Cradle of Humankind Celebrates it’s 20th Anniversary at Indaba
Event Africa Contributor 17/05/2019 Industry News
Africa’s Travel Indaba saw key note speaker and Minister of Tourism, Derek Hanekom, announce the 20th anniversary of the Cradle of Humankind’s inscription as a UNESCO-inscribed World Heritage site on 3 May 2019.
The travel and tourism exhibition and conference in Durban, 2 – 4 May, welcomed delegates from all walks of life, including the acting CEO of the Cradle of Humankind World Heritage Site, Pumla Ncapayi where she shared her thoughts on the destination, situated in North Western Gauteng.
The site, inscribed in Morocco on 2 December 1999, has developed over the years from a few tourism offerings back in 1999 to today’s diversified and must-see tourism destination in Gauteng. This has largely been through the efforts and co-operation between provincial government and partners like Wits University, the private sector, tourism establishments and local communities. Ncapayi also described the remarkable diversity of tourism offerings available in the site over and above its remarkable and unique fossil record.
This world renowned site was one of the first three World Heritage sites in South Africa, along with Robben Island and the Isimangaliso Wetland Park World Heritage Sites.

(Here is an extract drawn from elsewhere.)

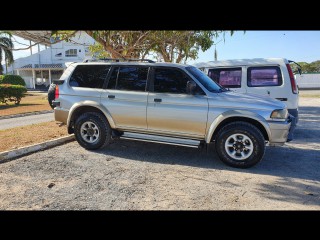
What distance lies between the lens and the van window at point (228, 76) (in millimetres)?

The claim to fame of the Cradle of Humankind World Heritage Site is the extraordinary abundance of fossils of human ancestors and their relatives dating as far back as 3.6 million years ago. The only other place that has yielded ancient human fossils of this kind can be found in East Africa.
The site has continued to produce an abundance of fossils, including two species new to science, namely Australopithecus sediba and Homo naledi. The Minister emphasised the importance of protecting and conserving this World Heritage site while at the same time developing it for tourism and showcasing it to South Africans and the World.
The Minister said “that despite what has been achieved, we cannot rest on our laurels. The Cradle of Humankind World Heritage Site needs to contribute more to the economy of the region, society in general and the country. We do not inherit the earth from our ancestors. We borrow it from our grandchildren.”
He added: “Well done to all those who have played a pivotal role in protecting and conserving this incredible World Heritage site for current and future generations of the world. May the Cradle of Humankind World Heritage Site grow from strength to strength so that our descendants can be handed a site that has been well maintained for future generations.”